The “R” in the MG RV8 stands for Rover, and thereby hangs this tale. In 1968, when the MGB was but six years old, its maker, British Motor Corporation, combined with Leyland Motors, home of Triumph and Rover, to form British Leyland. BL could do little right. By the mid-1980s, a string of unhappy cars and crippling sales losses had reduced a once-broad stable of makes to just Austin and Rover. By 1990, only Rover was left.
The beloved MGB was then a decade dead, but demand for replacement parts remained strong. One day, two British enthusiasts stumbled upon 1000 tons of original B tooling, including jigs and dies for making complete bodies. Rover was only too happy to sell, so the pair bought the lot and founded British Motor Heritage to serve dedicated B-keepers under Rover auspices. Meanwhile, the success of Mazda’s Miata had Rover pondering a return to sports cars. With retro roadsters hot and BMH established, a revived MGB was a natural.
Enter the RV8, in 1993, as an updated open version of the 1973-76 B GT V8, a low-volume Britain-only coupe model. Although the V-8 here was a 3.9-liter from the posh Range Rover, it stemmed from the same all-aluminum ohv Buick design that Rover acquired in the late ’60s.
Restyled body panels (save doors and trunklid) freshened the traditional B appearance, but the RV8 chassis was pure 1962 except for telescopic shocks replacing antique lever-arm dampers. Wheels, tires, and dash also were modernized, and the cockpit was swathed in leather and walnut worthy of a Jaguar. Unfortunately, expected 1990s features such as power assists and anti-lock brakes were conspicuously absent considering the stiff $40,000 price.
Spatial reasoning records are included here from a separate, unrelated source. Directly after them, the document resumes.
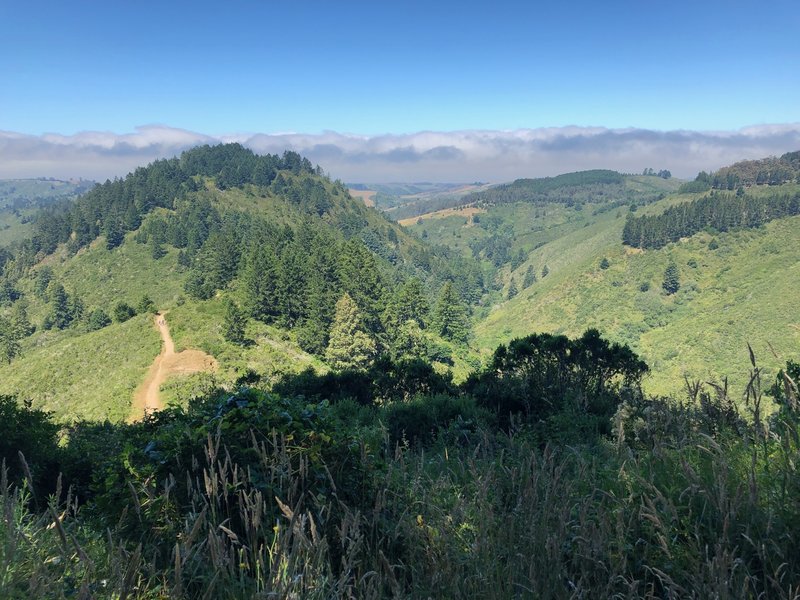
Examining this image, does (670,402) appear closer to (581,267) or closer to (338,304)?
(338,304)

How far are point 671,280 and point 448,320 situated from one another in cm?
5740

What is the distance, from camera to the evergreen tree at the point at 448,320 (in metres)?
72.1

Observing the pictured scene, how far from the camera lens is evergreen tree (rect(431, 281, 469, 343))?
237 ft

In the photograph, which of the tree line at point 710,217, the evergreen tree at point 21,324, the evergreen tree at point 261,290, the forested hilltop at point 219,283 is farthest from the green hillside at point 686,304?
the evergreen tree at point 21,324

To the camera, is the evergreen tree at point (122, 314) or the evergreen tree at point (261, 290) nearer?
the evergreen tree at point (261, 290)

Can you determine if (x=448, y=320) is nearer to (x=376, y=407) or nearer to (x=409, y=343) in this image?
(x=409, y=343)

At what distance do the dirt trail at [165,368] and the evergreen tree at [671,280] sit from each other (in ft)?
306

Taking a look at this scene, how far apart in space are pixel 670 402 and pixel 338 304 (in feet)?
175

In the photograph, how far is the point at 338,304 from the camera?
189 ft

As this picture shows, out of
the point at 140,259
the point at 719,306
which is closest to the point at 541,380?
the point at 719,306

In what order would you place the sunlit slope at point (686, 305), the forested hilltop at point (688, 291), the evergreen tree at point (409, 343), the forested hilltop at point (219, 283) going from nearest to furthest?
the forested hilltop at point (219, 283)
the evergreen tree at point (409, 343)
the sunlit slope at point (686, 305)
the forested hilltop at point (688, 291)

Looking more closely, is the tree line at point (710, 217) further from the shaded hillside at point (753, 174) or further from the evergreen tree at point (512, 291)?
the evergreen tree at point (512, 291)

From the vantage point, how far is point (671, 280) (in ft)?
326

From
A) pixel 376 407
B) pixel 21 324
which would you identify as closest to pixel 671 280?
pixel 376 407
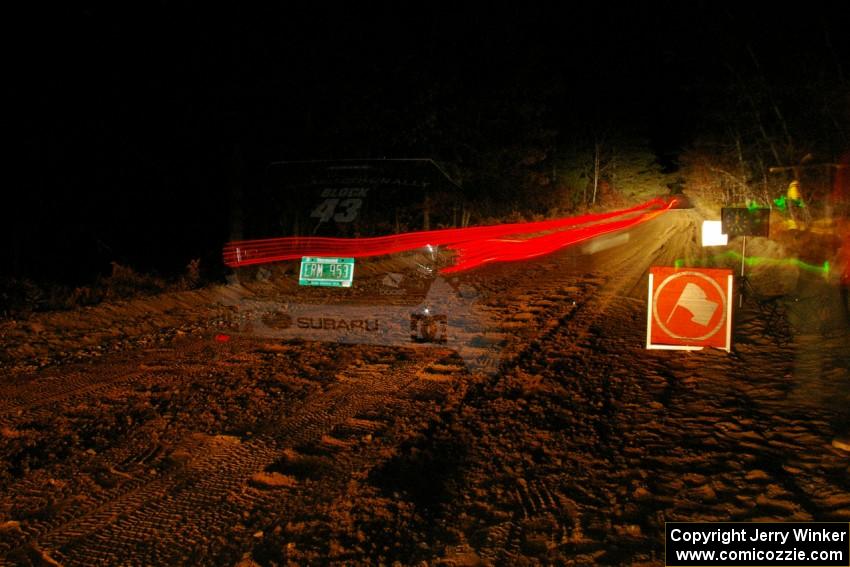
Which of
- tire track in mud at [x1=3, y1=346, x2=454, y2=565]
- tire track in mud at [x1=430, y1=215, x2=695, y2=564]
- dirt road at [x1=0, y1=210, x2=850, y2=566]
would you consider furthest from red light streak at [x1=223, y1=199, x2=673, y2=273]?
tire track in mud at [x1=3, y1=346, x2=454, y2=565]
Predictably, familiar old B failings were now present in the fastest production MG ever. Autocar magazine was typical of the British press in calling the RV8 “an anachronism, albeit a strangely likeable one...easy to enjoy and even fun to drive in an agricultural, vintage manner.” But good value? Hardly.
Still, Rover had no trouble selling the modest 2000 RV8s it planned to build; interestingly, about half went to Japan. All had righthand drive, and this, plus the lack of several required safety items, precluded U.S. sales. The MG sports car had risen from the grave, and there was more to come.